» **Source excerpt**:

※ ※ ※

In order to assess this, we use partial-residual plots (also known as ‘component-residual plots’). This is a plot with each explanatory variable \(x_j\) on the x-axis, and partial residuals on the y-axis.

Partial residuals for a predictor \(x_j\) are calculated as: \[ \hat \epsilon + \hat \beta_j x_j \]

In R we can easily create these plots for all predictors in the model by using the crPlots() function from the car package.

Question 2

Create partial-residual plots for the wb_mdl1 model.
Remember to load the car package first. If it does not load correctly, it might mean that you have need to install it.

Write a sentence summarising whether or not you consider the assumption to have been met. Justify your answer with reference to the plots.

Solution

Equal variances (Homoscedasticity)

The equal variances assumption is that the error variance \(\sigma^2\) is constant across values of the predictors \(x_1\), … \(x_k\), and across values of the fitted values \(\hat y\). This sometimes gets termed “Constant” vs “Non-constant” variance. Figures 3 & 4 shows what these look like visually.

※ ※ ※

» **Required actions**:
**a.** Answer these questions from the regression diagnostics excerpt.
(i) What other name does it give for partial-residual plots?
(ii) Which R function, from which package, creates these plots for all predictors?
(iii) What contrasting terms are sometimes used for the equal variances assumption?
**b.** Recast the paragraph of the regression diagnostics excerpt that begins "The equal variances assumption is" as a short bulleted list.
**c.** Does each statement agree with the regression diagnostics excerpt? Answer yes or no, and quote the words that decide it.
(i) A partial-residual plot puts the partial residuals on the x-axis.
(ii) The crPlots() function can create the plots for every predictor in the model.
(iii) The equal variances assumption concerns the fitted values alone, not the predictors.

※ ※ ※

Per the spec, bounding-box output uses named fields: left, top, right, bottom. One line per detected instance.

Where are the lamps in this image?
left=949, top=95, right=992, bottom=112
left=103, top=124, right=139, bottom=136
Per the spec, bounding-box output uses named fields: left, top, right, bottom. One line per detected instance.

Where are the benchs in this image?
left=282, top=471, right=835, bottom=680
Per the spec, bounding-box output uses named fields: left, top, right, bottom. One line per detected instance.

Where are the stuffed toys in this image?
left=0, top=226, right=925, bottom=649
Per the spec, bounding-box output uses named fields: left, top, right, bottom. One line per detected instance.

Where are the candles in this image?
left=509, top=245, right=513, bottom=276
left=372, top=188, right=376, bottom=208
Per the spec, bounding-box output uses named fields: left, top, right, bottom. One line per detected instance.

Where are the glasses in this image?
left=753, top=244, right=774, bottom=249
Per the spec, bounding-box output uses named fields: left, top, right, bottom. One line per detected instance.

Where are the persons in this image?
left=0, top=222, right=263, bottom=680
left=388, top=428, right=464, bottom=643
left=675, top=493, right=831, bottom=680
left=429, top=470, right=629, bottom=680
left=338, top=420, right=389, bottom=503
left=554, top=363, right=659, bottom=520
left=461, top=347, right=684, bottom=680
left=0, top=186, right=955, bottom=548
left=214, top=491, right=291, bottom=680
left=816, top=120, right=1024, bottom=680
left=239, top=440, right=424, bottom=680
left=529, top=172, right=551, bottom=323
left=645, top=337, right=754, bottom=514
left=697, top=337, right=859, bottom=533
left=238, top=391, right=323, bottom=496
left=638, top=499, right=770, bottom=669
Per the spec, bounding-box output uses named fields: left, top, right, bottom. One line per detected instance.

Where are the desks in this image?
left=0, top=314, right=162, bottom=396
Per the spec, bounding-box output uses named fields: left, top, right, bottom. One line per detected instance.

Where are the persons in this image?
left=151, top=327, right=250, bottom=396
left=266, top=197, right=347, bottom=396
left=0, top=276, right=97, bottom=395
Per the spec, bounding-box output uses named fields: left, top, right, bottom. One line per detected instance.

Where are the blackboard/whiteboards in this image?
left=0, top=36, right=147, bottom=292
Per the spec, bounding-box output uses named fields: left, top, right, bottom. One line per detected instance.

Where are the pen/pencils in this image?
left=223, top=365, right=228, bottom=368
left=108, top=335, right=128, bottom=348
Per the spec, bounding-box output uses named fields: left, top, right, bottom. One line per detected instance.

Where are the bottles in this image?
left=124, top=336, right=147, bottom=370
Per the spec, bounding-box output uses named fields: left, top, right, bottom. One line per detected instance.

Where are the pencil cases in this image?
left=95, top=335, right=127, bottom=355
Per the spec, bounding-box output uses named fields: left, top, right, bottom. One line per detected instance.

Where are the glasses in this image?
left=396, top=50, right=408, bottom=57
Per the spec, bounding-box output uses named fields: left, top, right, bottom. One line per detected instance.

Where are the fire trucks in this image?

※ ※ ※

» **Solutions to the tasks**:
**a.**
(i) Component-residual plots.
(ii) The crPlots() function from the car package.
(iii) "Constant" vs "Non-constant" variance.

**b.**
- Equal variances assumption: the error variance σ² is constant.
- It holds across values of the predictors x₁ … xₖ and across the fitted values ŷ.
- It is sometimes termed "Constant" vs "Non-constant" variance.
- Figures 3 and 4 show what these look like visually.

**c.**
(i) No: "partial residuals on the y-axis"
(ii) Yes: "create these plots for all predictors in the model by using the crPlots() function"
(iii) No: "is constant across values of the predictors"